# Need quoting advice for this lot



## Brant'sLawnCare (Jun 29, 2007)

Can you give me your best estimate for plowing the lot in the attached link. I know what I want to charge, but I'm new to commercial bidding and want to see if I'm in the ballpark.

http://maps.google.com/maps?f=q&hl=en&geocode=&q=west+bend+wi&ie=UTF8&ll=43.427959,-88.234184&spn=0.00084,0.001491&t=h&z=19

The widest dimension is 247x250 ft with a 130x130 ft building in the middle. There are also a few parking dividers to work around.

There is also 585 ft of sidewalk to blow.

Thanks a bunch,
Brant


----------



## cet (Oct 2, 2004)

One hour to 1 1/4 hours to plow. The only thing I see is you have to blow the walks into the parking lot. If you have a seperate sidewalk crew then you need them there first.


----------



## tls22 (Sep 30, 2007)

I dont kno what to charge....but that looks like a great lot to circle plow....i bet you can knock it out quick !xysport
I would say a hour with 2 trucks


----------



## Brant'sLawnCare (Jun 29, 2007)

cet;574646 said:


> One hour to 1 1/4 hours to plow. The only thing I see is you have to blow the walks into the parking lot. If you have a seperate sidewalk crew then you need them there first.

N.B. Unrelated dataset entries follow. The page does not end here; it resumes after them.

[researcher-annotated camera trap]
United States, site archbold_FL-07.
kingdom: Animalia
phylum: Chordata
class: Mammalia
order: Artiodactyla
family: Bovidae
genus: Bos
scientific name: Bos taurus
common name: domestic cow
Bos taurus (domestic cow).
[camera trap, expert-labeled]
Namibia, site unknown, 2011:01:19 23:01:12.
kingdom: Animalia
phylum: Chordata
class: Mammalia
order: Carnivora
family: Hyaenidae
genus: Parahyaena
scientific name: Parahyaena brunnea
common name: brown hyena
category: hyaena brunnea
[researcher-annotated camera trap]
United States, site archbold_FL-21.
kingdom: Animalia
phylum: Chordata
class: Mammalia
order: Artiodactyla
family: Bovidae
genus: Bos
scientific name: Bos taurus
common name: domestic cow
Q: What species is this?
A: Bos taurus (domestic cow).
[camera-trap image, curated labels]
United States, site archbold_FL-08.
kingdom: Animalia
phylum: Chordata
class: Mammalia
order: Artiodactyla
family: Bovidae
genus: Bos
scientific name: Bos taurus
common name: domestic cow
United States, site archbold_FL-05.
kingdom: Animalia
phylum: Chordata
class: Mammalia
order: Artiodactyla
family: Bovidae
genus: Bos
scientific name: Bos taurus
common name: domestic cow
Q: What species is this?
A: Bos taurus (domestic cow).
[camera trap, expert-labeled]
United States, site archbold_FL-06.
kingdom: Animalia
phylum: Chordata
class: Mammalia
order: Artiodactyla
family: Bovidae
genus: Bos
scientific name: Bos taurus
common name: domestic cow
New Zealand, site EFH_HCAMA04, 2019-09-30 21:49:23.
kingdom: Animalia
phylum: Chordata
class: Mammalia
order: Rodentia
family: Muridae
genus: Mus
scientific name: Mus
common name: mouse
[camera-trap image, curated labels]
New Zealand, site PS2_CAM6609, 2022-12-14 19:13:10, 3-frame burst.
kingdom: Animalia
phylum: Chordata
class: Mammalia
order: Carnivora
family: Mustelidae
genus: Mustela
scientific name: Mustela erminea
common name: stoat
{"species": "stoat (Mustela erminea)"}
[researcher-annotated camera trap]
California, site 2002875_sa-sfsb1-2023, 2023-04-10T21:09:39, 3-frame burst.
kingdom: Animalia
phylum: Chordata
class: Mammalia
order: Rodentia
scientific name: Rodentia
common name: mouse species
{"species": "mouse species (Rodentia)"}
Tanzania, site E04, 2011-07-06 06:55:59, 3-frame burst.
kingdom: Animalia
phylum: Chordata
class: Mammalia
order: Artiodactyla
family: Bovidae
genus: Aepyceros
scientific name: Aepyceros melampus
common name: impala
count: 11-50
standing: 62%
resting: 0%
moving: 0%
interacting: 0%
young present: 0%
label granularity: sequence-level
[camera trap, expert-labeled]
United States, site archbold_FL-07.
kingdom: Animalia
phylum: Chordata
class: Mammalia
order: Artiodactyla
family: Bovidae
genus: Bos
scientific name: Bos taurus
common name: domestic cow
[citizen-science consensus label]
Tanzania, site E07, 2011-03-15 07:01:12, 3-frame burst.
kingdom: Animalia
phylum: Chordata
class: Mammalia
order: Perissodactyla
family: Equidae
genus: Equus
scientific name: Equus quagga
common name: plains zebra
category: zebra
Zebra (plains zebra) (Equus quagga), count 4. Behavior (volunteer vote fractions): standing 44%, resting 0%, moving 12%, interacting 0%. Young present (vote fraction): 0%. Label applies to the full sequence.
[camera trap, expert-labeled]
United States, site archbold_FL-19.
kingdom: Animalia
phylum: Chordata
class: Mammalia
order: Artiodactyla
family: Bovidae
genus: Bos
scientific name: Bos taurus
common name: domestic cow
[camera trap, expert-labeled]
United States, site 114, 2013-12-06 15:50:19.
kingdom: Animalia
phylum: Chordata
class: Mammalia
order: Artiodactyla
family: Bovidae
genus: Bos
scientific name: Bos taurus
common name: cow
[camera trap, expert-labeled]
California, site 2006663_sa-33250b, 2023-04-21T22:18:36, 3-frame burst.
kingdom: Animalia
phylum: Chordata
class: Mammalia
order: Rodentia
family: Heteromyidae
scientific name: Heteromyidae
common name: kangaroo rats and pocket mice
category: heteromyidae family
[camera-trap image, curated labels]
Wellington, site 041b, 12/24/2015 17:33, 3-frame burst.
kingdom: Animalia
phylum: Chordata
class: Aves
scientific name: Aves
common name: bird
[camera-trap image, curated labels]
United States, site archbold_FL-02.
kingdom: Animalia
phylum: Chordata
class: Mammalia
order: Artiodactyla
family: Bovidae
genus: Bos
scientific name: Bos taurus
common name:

Yup, this is exactly what I was thinking. I have a driveway/sidewalk crew since all our resi's have us do everything. I also have a sub that may be working for me who has a skid steer which will be nice for the sidewalks by the road, and the parking stalls. I was thinking worst case scenario it would take about 2 hours with one of my trucks, so it sounds like I was a little high maybe, but in the ballpark.


----------



## Brant'sLawnCare (Jun 29, 2007)

tls22;574647 said:


> I dont kno what to charge....but that looks like a great lot to circle plow....i bet you can knock it out quick !xysport
> I would say a hour with 2 trucks


Yeah, the worst part is the parking stall dividers. Otherwise you could just fly around there. So, say $150-200 per push sound reasonable?? Plus of course extra for the walks and salting.


----------



## tls22 (Sep 30, 2007)

Brant'sLawnCare;574654 said:


> Yeah, the worst part is the parking stall dividers. Otherwise you could just fly around there. So, say $150-200 per push sound reasonable?? Plus of course extra for the walks and salting.


I dont kno how your market is up there, but how many trucks will this lot have? and how much is a driver getting per hr in a 2nd truck?


----------



## Brant'sLawnCare (Jun 29, 2007)

tls22;574676 said:


> I dont kno how your market is up there, but how many trucks will this lot have? and how much is a driver getting per hr in a 2nd truck?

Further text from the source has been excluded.